Teto de estrelas

Quando eu era criança, os doentes de hanseníase costumavam passar a cavalo na fazenda. Sabíamos logo que eram eles, pois não entravam no terreiro da sede. Chegavam somente até ao portão e batiam palmas. Os cachorros logo começavam a latir. Meus pais preparavam mantimentos e outras coisas e levavam até onde eles se encontravam.
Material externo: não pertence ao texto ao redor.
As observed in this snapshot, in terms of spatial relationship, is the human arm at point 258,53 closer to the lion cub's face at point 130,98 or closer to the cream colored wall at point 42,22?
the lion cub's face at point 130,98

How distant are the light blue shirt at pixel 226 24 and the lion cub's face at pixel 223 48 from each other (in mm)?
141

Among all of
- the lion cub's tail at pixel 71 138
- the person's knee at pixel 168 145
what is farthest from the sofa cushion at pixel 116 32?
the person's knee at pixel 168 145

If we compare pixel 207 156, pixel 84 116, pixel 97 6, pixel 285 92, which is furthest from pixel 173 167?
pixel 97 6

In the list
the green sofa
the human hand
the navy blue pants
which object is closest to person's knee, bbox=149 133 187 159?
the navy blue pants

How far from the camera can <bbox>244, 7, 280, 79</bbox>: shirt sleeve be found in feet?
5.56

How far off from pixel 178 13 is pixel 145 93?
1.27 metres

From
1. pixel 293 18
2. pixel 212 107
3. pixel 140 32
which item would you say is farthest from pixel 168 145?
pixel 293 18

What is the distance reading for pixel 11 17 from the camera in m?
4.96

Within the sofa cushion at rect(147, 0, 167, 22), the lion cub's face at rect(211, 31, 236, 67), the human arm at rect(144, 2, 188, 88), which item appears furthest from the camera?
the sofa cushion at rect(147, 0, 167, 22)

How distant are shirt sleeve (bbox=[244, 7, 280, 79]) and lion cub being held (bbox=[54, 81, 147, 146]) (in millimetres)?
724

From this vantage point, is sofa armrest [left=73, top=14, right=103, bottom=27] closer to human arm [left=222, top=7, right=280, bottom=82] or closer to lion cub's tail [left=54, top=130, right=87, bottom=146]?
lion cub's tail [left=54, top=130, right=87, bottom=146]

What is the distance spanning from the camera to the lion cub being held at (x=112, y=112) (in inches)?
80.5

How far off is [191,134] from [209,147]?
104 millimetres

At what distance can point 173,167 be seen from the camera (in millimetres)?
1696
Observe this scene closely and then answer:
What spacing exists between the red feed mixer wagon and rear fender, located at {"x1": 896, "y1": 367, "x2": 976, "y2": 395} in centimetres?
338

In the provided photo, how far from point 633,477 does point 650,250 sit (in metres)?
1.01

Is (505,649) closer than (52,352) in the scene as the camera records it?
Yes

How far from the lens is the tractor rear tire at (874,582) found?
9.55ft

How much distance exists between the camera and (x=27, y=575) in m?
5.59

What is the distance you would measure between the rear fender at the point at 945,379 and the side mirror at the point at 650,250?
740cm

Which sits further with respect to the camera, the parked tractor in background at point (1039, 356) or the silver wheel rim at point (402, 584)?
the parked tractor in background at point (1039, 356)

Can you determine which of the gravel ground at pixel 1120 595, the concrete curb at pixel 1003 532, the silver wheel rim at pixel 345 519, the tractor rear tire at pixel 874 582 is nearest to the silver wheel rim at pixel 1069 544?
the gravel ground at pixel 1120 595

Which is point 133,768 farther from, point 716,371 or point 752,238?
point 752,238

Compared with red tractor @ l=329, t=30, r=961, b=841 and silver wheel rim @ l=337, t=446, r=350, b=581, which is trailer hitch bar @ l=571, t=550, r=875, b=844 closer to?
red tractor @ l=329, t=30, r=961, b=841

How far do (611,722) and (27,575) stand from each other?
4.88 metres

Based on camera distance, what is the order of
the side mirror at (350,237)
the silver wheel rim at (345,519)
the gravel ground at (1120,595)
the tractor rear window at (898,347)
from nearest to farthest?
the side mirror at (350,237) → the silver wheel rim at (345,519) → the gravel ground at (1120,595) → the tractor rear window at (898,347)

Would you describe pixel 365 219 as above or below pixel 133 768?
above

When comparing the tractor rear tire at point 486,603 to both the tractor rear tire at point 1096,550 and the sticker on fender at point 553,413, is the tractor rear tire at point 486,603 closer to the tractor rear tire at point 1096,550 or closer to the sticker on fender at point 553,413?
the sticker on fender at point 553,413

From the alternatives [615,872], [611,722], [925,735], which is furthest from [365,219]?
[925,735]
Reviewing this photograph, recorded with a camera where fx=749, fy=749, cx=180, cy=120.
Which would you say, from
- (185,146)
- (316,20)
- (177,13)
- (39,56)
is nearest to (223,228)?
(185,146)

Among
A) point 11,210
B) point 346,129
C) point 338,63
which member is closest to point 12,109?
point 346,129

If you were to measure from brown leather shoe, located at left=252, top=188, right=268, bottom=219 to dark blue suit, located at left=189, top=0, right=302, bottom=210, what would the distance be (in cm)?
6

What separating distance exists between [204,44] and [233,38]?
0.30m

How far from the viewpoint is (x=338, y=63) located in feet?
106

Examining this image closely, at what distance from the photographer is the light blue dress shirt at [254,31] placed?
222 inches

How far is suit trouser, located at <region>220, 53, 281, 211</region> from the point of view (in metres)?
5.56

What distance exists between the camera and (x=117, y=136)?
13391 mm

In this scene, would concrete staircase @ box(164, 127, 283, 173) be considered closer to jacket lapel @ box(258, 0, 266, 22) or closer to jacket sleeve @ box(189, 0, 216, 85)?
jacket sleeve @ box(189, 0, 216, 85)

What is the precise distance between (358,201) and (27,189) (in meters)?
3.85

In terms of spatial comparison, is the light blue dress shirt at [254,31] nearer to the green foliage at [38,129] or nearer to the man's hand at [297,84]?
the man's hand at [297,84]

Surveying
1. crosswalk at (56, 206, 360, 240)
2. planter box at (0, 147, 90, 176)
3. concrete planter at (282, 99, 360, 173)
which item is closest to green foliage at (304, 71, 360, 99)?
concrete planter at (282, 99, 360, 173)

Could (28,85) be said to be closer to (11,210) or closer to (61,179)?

Numa dessas vezes, fui com minha mãe até o portão. Lembro-me de que nessa época eu era bem pequena e não entendia muita coisa. Estranhava o fato de aqueles homens não descerem para ir até a nossa sala de jantar tomar café. Meu pai costumava parar os cavaleiros que passavam na estrada, defronte a casa para convidá-los a apearem. Além de café oferecia também frutas e água do pote. Ah! Água do pote! Era um pote enorme totalmente curtido pelo tempo que ficava em um canto da mesa, coberto por uma tampa de madeira escura no formato de uma raquete de tênis. Em um prato de cerâmica ao lado dele, descansava uma concha bem grande de alumínio para retirar a água cristalina e fria. Ela vinha de uma nascente ao pé da serra, que de lá descia até a nossa casa. Muitas vezes essas pessoas eram totalmente estranhas, mas o meu pai tinha o coração aberto assim mesmo.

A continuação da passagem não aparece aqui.